(What is required): Below is a block of records; return all of them exactly, but without the images.

(Data provided):
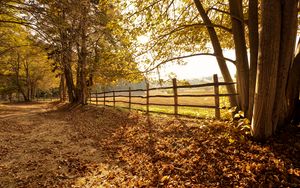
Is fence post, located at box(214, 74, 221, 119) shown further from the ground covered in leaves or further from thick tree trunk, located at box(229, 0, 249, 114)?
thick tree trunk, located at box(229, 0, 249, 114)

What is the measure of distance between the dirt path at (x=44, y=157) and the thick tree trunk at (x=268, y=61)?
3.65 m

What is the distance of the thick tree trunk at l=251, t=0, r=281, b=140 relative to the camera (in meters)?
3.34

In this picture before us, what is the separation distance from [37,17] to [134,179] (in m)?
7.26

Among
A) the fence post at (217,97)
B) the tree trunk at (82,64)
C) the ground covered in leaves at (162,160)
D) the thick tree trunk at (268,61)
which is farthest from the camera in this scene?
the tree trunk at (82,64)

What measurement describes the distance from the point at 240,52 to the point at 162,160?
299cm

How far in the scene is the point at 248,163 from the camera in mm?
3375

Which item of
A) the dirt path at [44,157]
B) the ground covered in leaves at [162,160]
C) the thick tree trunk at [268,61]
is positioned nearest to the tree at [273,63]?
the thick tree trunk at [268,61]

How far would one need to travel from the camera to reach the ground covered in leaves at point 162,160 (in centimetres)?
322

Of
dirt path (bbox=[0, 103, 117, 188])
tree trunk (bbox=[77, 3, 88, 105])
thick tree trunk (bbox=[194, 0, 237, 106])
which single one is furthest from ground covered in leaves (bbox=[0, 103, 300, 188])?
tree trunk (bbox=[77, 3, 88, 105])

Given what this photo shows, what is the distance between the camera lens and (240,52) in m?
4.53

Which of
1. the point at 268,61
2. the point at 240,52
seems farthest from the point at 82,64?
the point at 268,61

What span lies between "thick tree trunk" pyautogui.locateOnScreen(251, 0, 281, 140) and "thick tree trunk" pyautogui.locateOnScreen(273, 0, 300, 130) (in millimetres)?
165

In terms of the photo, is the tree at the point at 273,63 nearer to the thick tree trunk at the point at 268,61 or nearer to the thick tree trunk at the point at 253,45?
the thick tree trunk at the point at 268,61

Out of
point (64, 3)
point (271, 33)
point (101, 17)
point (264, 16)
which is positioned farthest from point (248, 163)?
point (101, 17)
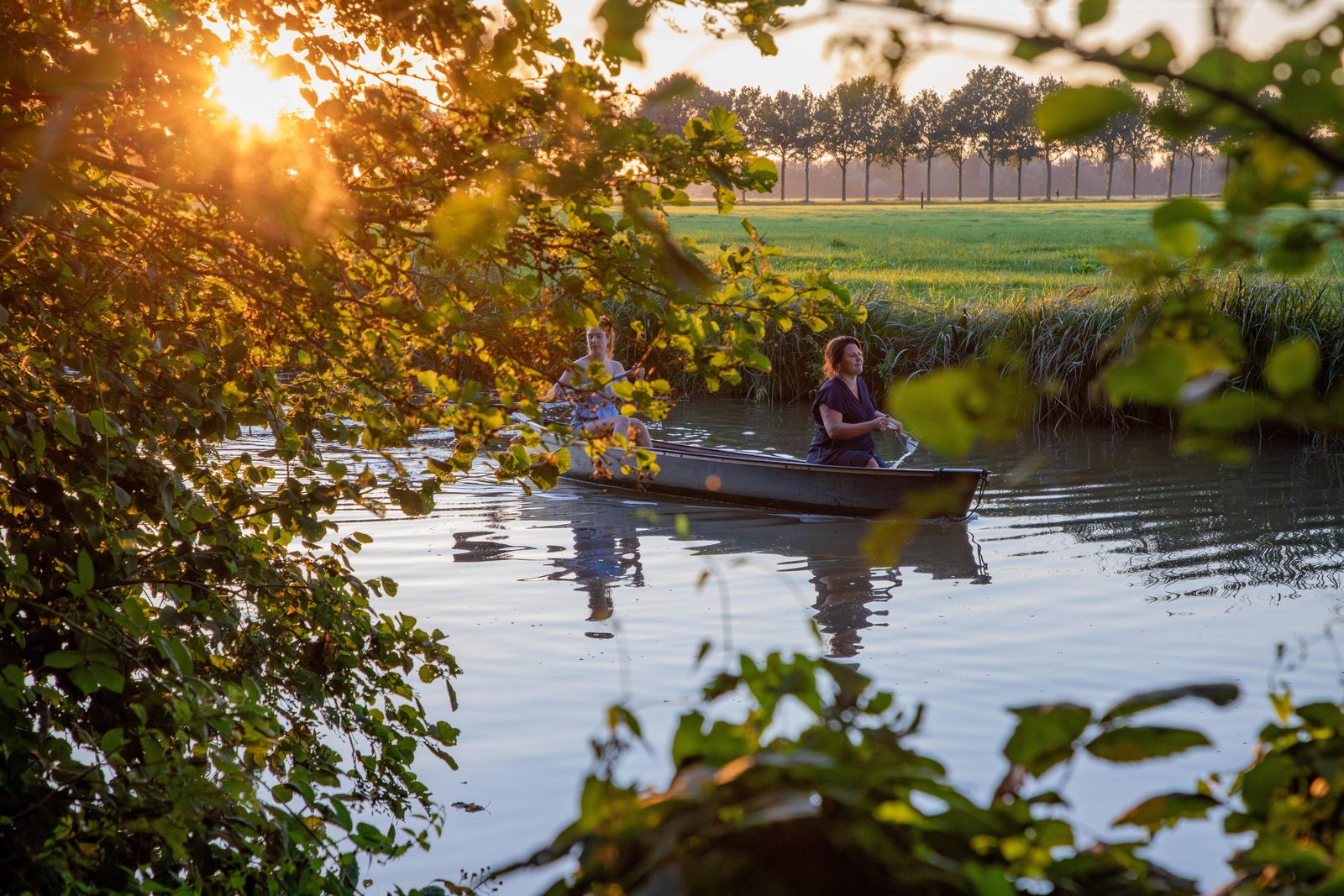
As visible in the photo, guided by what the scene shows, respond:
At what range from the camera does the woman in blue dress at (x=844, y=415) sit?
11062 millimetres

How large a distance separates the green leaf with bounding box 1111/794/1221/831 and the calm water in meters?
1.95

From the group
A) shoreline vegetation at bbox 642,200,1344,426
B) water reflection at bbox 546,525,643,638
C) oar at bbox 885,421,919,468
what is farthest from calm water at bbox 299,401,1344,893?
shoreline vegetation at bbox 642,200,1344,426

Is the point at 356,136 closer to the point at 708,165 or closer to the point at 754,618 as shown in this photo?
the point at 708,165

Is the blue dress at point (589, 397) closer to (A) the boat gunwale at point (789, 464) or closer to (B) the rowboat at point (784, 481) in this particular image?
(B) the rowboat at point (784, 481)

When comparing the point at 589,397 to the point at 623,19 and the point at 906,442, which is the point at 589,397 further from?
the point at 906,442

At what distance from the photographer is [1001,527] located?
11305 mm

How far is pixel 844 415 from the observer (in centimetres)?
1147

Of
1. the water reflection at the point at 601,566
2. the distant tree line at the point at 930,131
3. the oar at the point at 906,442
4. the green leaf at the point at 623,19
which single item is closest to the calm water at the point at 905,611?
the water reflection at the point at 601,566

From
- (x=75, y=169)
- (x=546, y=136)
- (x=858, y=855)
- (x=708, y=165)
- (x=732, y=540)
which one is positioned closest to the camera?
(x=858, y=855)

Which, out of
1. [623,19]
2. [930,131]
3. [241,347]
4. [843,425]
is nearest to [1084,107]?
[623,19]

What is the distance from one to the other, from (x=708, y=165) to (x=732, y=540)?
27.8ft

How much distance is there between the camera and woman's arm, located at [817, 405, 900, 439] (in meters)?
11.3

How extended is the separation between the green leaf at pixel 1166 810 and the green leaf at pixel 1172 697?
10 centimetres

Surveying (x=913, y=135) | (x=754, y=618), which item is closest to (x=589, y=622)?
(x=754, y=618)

(Completed exercise):
Is fence post, located at box(214, 74, 221, 119) shown further from the ground covered in leaves or further from thick tree trunk, located at box(229, 0, 249, 114)?
thick tree trunk, located at box(229, 0, 249, 114)

What is the measure of distance between the dirt path at (x=44, y=157) and the thick tree trunk at (x=268, y=61)?
3.65 m

What is the distance of the thick tree trunk at l=251, t=0, r=281, b=140 relative to the camera (in meters)?
3.34

In this picture before us, what is the separation distance from [37,17] to [134,179] (in m)?
7.26

Among
A) the fence post at (217,97)
B) the tree trunk at (82,64)
C) the ground covered in leaves at (162,160)
D) the thick tree trunk at (268,61)
which is farthest from the camera in this scene?
the tree trunk at (82,64)

What measurement describes the distance from the point at 240,52 to the point at 162,160?
299cm

How far in the scene is the point at 248,163 from the camera in mm?
3375

Which item of
A) the dirt path at [44,157]
B) the ground covered in leaves at [162,160]
C) the thick tree trunk at [268,61]
is positioned nearest to the tree at [273,63]?
the thick tree trunk at [268,61]

How far would one need to travel from the camera to reach the ground covered in leaves at point 162,160 (in centimetres)?
322

Of
dirt path (bbox=[0, 103, 117, 188])
tree trunk (bbox=[77, 3, 88, 105])
thick tree trunk (bbox=[194, 0, 237, 106])
which single one is furthest from ground covered in leaves (bbox=[0, 103, 300, 188])?
tree trunk (bbox=[77, 3, 88, 105])

Given what this photo shows, what is the distance between the camera lens and (240,52) in m?
4.53

Which of
1. the point at 268,61
2. the point at 240,52
seems farthest from the point at 82,64?
the point at 268,61

What span lies between "thick tree trunk" pyautogui.locateOnScreen(251, 0, 281, 140) and "thick tree trunk" pyautogui.locateOnScreen(273, 0, 300, 130) (in millimetres)?
165

In terms of the photo, is the tree at the point at 273,63 nearer to the thick tree trunk at the point at 268,61 or nearer to the thick tree trunk at the point at 253,45?
the thick tree trunk at the point at 268,61

Out of
point (64, 3)
point (271, 33)
point (101, 17)
point (264, 16)
which is positioned farthest from point (248, 163)?
point (101, 17)
As visible in the photo, guided by what the scene shows, respond:
At what range from the camera does the woman in blue dress at (x=844, y=415) sit?
11062 millimetres

How large a distance separates the green leaf with bounding box 1111/794/1221/831 and the calm water in meters?
1.95

From the group
A) shoreline vegetation at bbox 642,200,1344,426
B) water reflection at bbox 546,525,643,638
C) oar at bbox 885,421,919,468
what is farthest from calm water at bbox 299,401,1344,893?
shoreline vegetation at bbox 642,200,1344,426

Is the point at 356,136 closer to the point at 708,165 or closer to the point at 754,618 as shown in this photo?
the point at 708,165

Is the blue dress at point (589, 397) closer to (A) the boat gunwale at point (789, 464) or closer to (B) the rowboat at point (784, 481) in this particular image?
(B) the rowboat at point (784, 481)

When comparing the point at 589,397 to the point at 623,19 and the point at 906,442, which is the point at 589,397 further from?
the point at 906,442

At what distance from the photographer is [1001,527] located?
11305 mm

How far is pixel 844 415 from the observer (in centimetres)?
1147

Of
1. the water reflection at the point at 601,566
2. the distant tree line at the point at 930,131
3. the oar at the point at 906,442
4. the green leaf at the point at 623,19
which single item is closest to the calm water at the point at 905,611?
the water reflection at the point at 601,566

From
- (x=75, y=169)
- (x=546, y=136)
- (x=858, y=855)
- (x=708, y=165)
- (x=732, y=540)
which one is positioned closest to the camera?
(x=858, y=855)

Which, out of
1. [623,19]
2. [930,131]
3. [241,347]
4. [843,425]
is nearest to [1084,107]?
[623,19]

What is the distance from one to the other, from (x=708, y=165) to (x=732, y=540)?
27.8ft

How much distance is there between the camera and woman's arm, located at [817, 405, 900, 439] (in meters)?
11.3

How extended is the separation between the green leaf at pixel 1166 810 and the green leaf at pixel 1172 697?
10 centimetres

Surveying (x=913, y=135) | (x=754, y=618), which item is closest to (x=589, y=622)?
(x=754, y=618)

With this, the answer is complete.